I think my brain/mouth filter went a little haywire when I turned 40. And I never bothered to have it repaired. There’s something to be said for just telling it like it is, although not everyone appreciates it. Especially in Seattle where it’s more common to cloak your point in about a thousand layers of woolly obfuscation. I’m actually OK with that, even though I don’t do it much myself, but I do get frustrated with people who can’t say anything to anyone directly, but get others to do their speaking for them.
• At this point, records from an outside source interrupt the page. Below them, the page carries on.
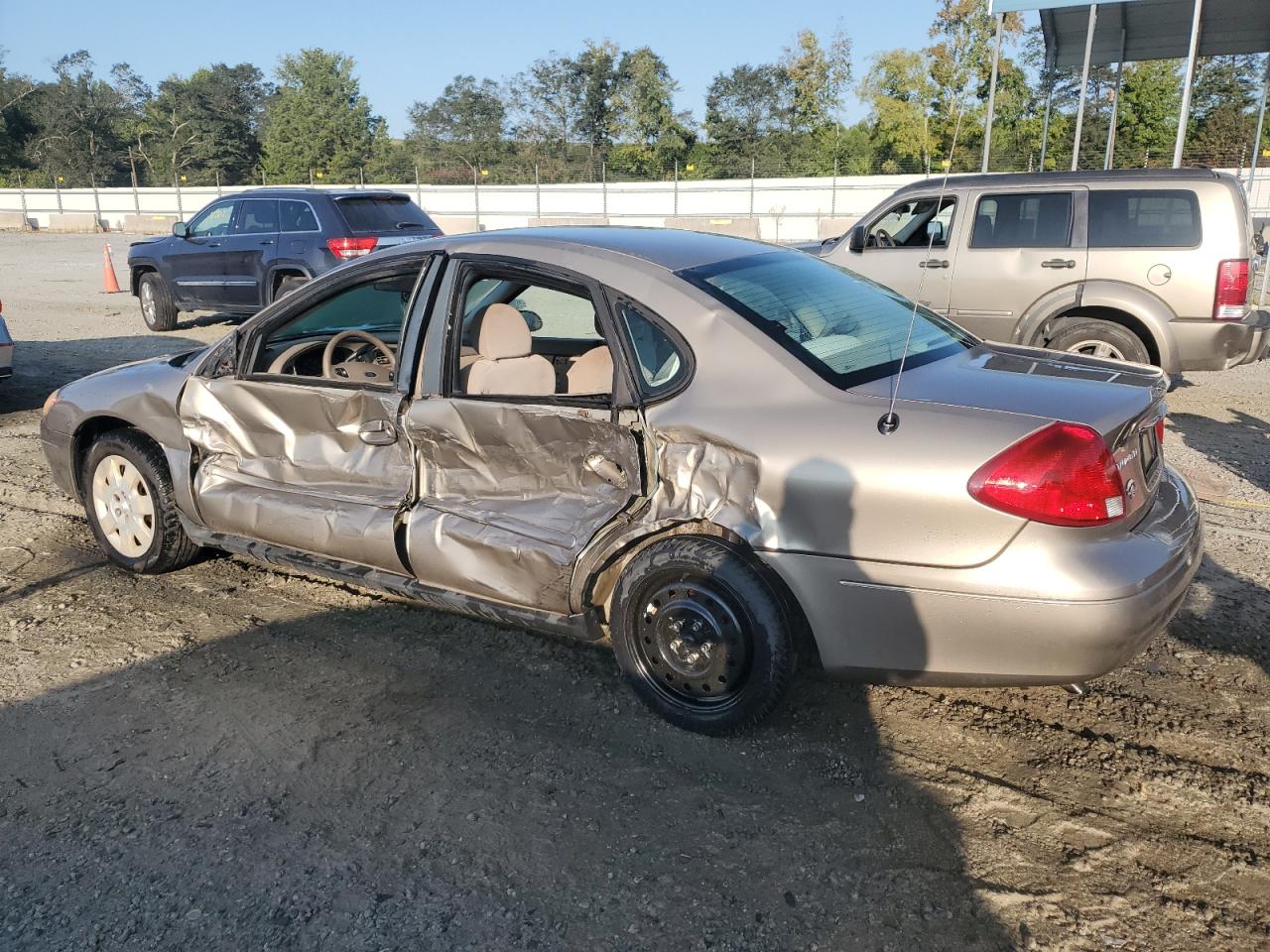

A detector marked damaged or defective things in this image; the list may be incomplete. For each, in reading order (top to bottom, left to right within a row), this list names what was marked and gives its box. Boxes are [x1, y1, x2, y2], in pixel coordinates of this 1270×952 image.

dented front door panel [179, 375, 411, 571]
crumpled sheet metal [182, 378, 411, 571]
dented front door panel [401, 398, 640, 614]
crumpled sheet metal [406, 398, 640, 614]
damaged tan sedan [42, 227, 1199, 736]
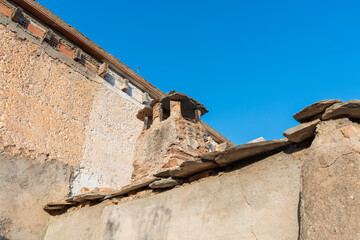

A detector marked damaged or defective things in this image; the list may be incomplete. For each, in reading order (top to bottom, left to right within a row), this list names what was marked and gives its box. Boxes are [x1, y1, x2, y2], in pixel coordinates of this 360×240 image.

damaged parapet [133, 91, 219, 181]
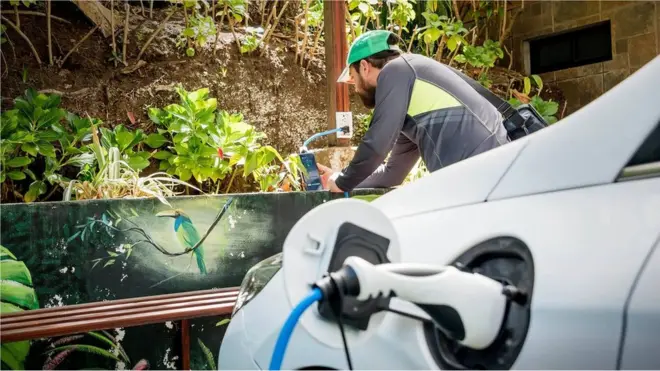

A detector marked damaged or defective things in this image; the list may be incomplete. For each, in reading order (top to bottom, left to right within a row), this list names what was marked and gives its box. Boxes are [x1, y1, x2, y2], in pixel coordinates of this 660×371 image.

rusty metal bar [1, 290, 238, 344]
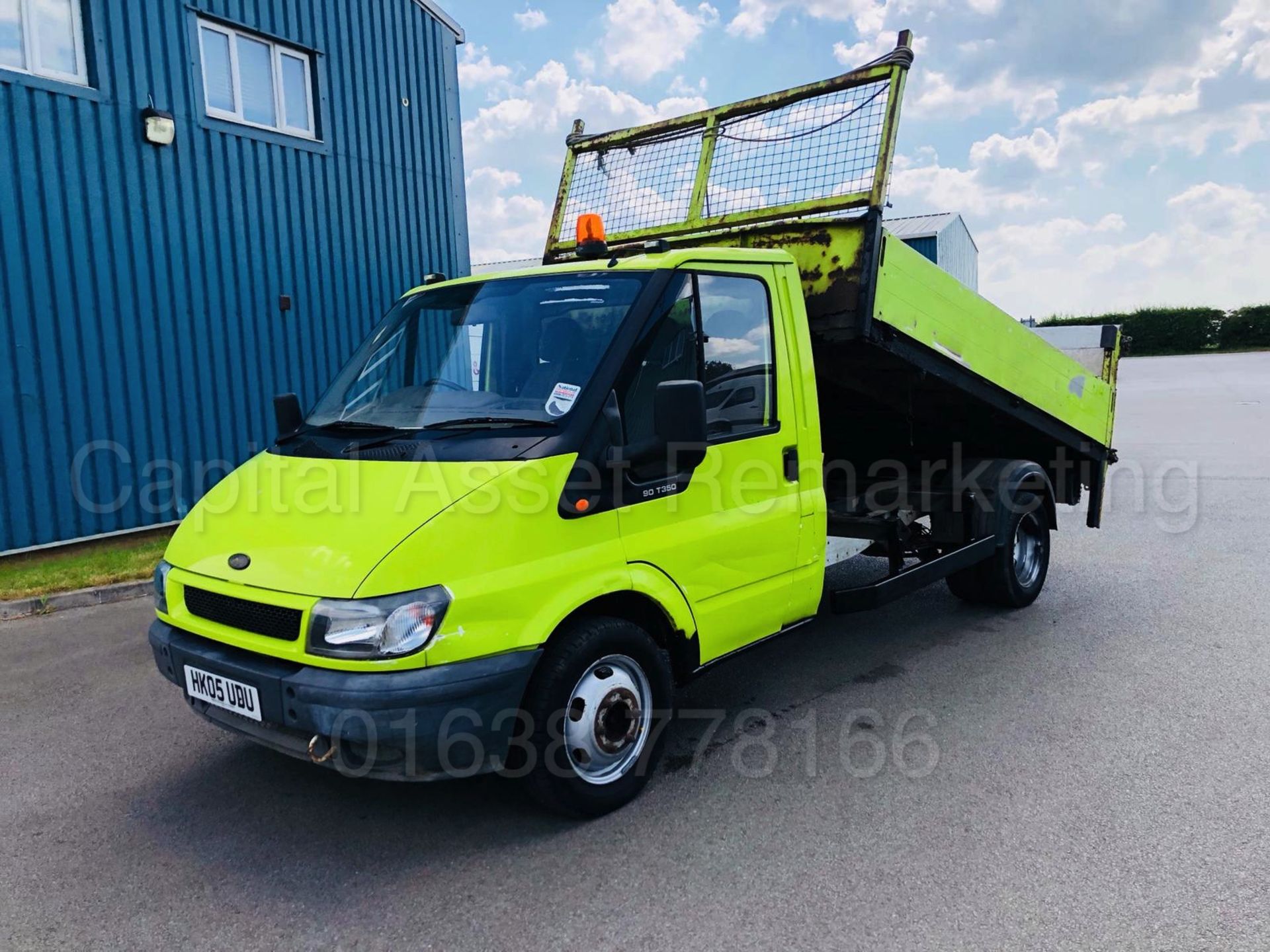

As a corollary – one of the reasons I never got the filter repaired is that the older I get the less I care what the world in general thinks of me. Of course I care what my friends think of me, but because they’re my friends, our conversations are mostly positive and the filter wouldn’t really have much work to do. But, I don’t expect to like everyone I meet, and I don’t expect everyone I meet to like me. I kinda think if you get to your forties and everyone approves of you, you might not be fully alive.
I’m entering the aviation maintenance industry, where, I’m told, there aren’t a lot of women. Sometimes I hear men say things along the lines of “Woman X is a pretty good mechanic. I’m OK with lady mechanics if they’re like her.” And, I think, usually to myself, but sometimes out loud, “exactly how many men sit around waiting for permission to be the person they want to be, or waiting for someone else to approve of their taking a place in their chosen career?” Probably not very many. Boo for privilege. Hooray for equality and parity of entitlement for all.
Envy is a waste of time. It’s been said before – don’t compare your insides to other people’s outsides because it’s not a fair comparison. I’ll go further to say that even if the other person’s insides seem better than yours, envy is a waste of time, because they’re someone else’s insides, not yours. You’re you. Everyone else is them. It’s fruitless to envy someone else’s insides, outsides, or topsides, because you will only ever be able to be yourself. Work on being the best you that you can be and let others focus on being the best they can be.
I don’t care where you’re from. I don’t care if your favorite hobby is bowling, or scrimshaw, or parsing the Great Books. I don’t care how much your clothes, house or car cost, or what school you went to, or what neighborhood you live in. I don’t care if you make your living by pulling nets from the North Pacific, or conducting an orchestra, or digging ditches. I’m not a snob about any of these things, but I am, unapologetically, a snob about character. Show me that your character is lacking, and yes, I will think I’m better than you.